Tengo sed así que me acerco a una máquina expendedora en busca de un agua. Suerte que llevo monedas en el bolsillo, me da por culo cambiar billetes para paradójicamente tener monedas. No me gustan los cambios en monedas desordenadas.

Estando frente a la vitrina, me encuentro ante una desconcertante oferta de bebidas. Están divididas en una cuadrícula de nueve por cinco, en total cuarenta y cinco unidades que se dividen en doce variedades, algunas de ellas siendo el mismo producto pero con diferente envase, marca o tamaño.

Solo quiero un agua, pero aún así tengo que elegir entre dos marcas y dos tamaños diferentes. Veamos el tamaño; setenta y cinco centilitros. Es demasiada cantidad, ocupa demasiado espacio y no tengo tanta sed, de modo que me quedo con la de cincuenta centilitros.
Pasemos ahora a las marcas. Las dos tienen botellas del mismo tamaño, así que elige de nuevo, marca A o marca B. Me da igual, agua es agua, aunque quizás ninguna de las dos aguas sea agua pura.
Para decidirme de nuevo compruebo el precio pero las dos valen lo mismo: Ochenta y cinco céntimos. Entonces, paso a decidir por su forma. Cogeré la que sea más útil para el transporte, pero son demasiado similares para quedarme con alguna de ellas, así que decido quedarme con la que me parece más original, por la que no estoy tan acostumbrado a ver.

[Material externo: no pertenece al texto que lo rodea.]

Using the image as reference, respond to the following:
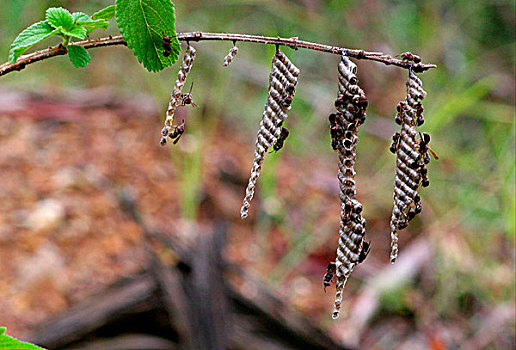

Finalmente, me decido.

No sé cuánto tiempo y energía he gastado en esta estúpida decisión, pero como el poder de decisión es limitado diariamente, seguro que la siguiente situación en la que tenga que volver a elegir, será un poquito menos acertada.

Así se sucede la vida, tomando decisiones estúpidas ante el estímulo de oferta continuo, desagüe por el que se escurre la fuerza de voluntad y la creatividad.